REQUIRED ACTION: Retyping the data exactly is the task. Include every line.

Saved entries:

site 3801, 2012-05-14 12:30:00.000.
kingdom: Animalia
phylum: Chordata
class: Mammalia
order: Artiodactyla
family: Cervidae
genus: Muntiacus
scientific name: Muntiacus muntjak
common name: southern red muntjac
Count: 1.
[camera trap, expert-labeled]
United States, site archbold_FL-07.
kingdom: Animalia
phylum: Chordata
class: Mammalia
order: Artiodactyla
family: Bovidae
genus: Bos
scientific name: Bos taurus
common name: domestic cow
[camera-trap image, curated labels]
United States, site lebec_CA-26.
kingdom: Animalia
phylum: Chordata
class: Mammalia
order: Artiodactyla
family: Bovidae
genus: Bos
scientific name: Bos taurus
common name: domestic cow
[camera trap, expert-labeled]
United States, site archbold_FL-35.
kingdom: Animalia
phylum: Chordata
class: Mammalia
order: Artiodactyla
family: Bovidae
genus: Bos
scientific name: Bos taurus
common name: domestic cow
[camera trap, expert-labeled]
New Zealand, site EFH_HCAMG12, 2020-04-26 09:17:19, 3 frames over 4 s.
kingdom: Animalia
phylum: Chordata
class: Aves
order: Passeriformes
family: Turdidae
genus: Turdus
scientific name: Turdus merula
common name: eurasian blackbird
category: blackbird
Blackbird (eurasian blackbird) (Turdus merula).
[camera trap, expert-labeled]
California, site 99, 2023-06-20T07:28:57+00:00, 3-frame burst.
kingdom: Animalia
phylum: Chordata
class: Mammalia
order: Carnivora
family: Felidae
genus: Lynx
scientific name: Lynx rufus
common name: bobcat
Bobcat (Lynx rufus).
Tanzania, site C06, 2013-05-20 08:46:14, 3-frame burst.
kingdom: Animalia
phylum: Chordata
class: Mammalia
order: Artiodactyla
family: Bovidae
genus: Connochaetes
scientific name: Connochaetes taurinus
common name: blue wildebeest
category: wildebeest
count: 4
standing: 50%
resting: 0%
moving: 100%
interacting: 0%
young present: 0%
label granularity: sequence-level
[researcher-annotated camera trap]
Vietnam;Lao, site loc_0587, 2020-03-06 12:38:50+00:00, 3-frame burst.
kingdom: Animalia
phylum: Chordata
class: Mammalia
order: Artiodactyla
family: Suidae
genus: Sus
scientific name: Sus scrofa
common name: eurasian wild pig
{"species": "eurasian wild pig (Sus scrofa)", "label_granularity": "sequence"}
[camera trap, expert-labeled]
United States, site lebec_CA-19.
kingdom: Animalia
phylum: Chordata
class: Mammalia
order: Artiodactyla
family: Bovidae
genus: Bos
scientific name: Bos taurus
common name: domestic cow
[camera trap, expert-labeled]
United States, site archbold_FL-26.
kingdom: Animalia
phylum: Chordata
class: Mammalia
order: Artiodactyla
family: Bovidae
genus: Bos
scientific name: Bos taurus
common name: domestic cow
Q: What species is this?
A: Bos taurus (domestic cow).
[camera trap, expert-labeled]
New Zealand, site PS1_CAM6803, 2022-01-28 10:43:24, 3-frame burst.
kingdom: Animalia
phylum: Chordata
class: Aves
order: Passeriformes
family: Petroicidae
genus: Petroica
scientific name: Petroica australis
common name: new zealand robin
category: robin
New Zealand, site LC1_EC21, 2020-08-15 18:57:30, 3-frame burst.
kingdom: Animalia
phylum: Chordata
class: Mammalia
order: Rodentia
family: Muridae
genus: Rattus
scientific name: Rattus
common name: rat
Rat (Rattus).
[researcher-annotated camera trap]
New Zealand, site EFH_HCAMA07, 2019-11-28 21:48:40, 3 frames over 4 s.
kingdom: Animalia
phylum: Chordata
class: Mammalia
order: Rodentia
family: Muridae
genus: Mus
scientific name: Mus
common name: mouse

THE COMPLETED TASK:
site 3801, 2012-05-14 12:30:00.000.
kingdom: Animalia
phylum: Chordata
class: Mammalia
order: Artiodactyla
family: Cervidae
genus: Muntiacus
scientific name: Muntiacus muntjak
common name: southern red muntjac
Count: 1.
[camera trap, expert-labeled]
United States, site archbold_FL-07.
kingdom: Animalia
phylum: Chordata
class: Mammalia
order: Artiodactyla
family: Bovidae
genus: Bos
scientific name: Bos taurus
common name: domestic cow
[camera-trap image, curated labels]
United States, site lebec_CA-26.
kingdom: Animalia
phylum: Chordata
class: Mammalia
order: Artiodactyla
family: Bovidae
genus: Bos
scientific name: Bos taurus
common name: domestic cow
[camera trap, expert-labeled]
United States, site archbold_FL-35.
kingdom: Animalia
phylum: Chordata
class: Mammalia
order: Artiodactyla
family: Bovidae
genus: Bos
scientific name: Bos taurus
common name: domestic cow
[camera trap, expert-labeled]
New Zealand, site EFH_HCAMG12, 2020-04-26 09:17:19, 3 frames over 4 s.
kingdom: Animalia
phylum: Chordata
class: Aves
order: Passeriformes
family: Turdidae
genus: Turdus
scientific name: Turdus merula
common name: eurasian blackbird
category: blackbird
Blackbird (eurasian blackbird) (Turdus merula).
[camera trap, expert-labeled]
California, site 99, 2023-06-20T07:28:57+00:00, 3-frame burst.
kingdom: Animalia
phylum: Chordata
class: Mammalia
order: Carnivora
family: Felidae
genus: Lynx
scientific name: Lynx rufus
common name: bobcat
Bobcat (Lynx rufus).
Tanzania, site C06, 2013-05-20 08:46:14, 3-frame burst.
kingdom: Animalia
phylum: Chordata
class: Mammalia
order: Artiodactyla
family: Bovidae
genus: Connochaetes
scientific name: Connochaetes taurinus
common name: blue wildebeest
category: wildebeest
count: 4
standing: 50%
resting: 0%
moving: 100%
interacting: 0%
young present: 0%
label granularity: sequence-level
[researcher-annotated camera trap]
Vietnam;Lao, site loc_0587, 2020-03-06 12:38:50+00:00, 3-frame burst.
kingdom: Animalia
phylum: Chordata
class: Mammalia
order: Artiodactyla
family: Suidae
genus: Sus
scientific name: Sus scrofa
common name: eurasian wild pig
{"species": "eurasian wild pig (Sus scrofa)", "label_granularity": "sequence"}
[camera trap, expert-labeled]
United States, site lebec_CA-19.
kingdom: Animalia
phylum: Chordata
class: Mammalia
order: Artiodactyla
family: Bovidae
genus: Bos
scientific name: Bos taurus
common name: domestic cow
[camera trap, expert-labeled]
United States, site archbold_FL-26.
kingdom: Animalia
phylum: Chordata
class: Mammalia
order: Artiodactyla
family: Bovidae
genus: Bos
scientific name: Bos taurus
common name: domestic cow
Q: What species is this?
A: Bos taurus (domestic cow).
[camera trap, expert-labeled]
New Zealand, site PS1_CAM6803, 2022-01-28 10:43:24, 3-frame burst.
kingdom: Animalia
phylum: Chordata
class: Aves
order: Passeriformes
family: Petroicidae
genus: Petroica
scientific name: Petroica australis
common name: new zealand robin
category: robin
New Zealand, site LC1_EC21, 2020-08-15 18:57:30, 3-frame burst.
kingdom: Animalia
phylum: Chordata
class: Mammalia
order: Rodentia
family: Muridae
genus: Rattus
scientific name: Rattus
common name: rat
Rat (Rattus).
[researcher-annotated camera trap]
New Zealand, site EFH_HCAMA07, 2019-11-28 21:48:40, 3 frames over 4 s.
kingdom: Animalia
phylum: Chordata
class: Mammalia
order: Rodentia
family: Muridae
genus: Mus
scientific name: Mus
common name: mouse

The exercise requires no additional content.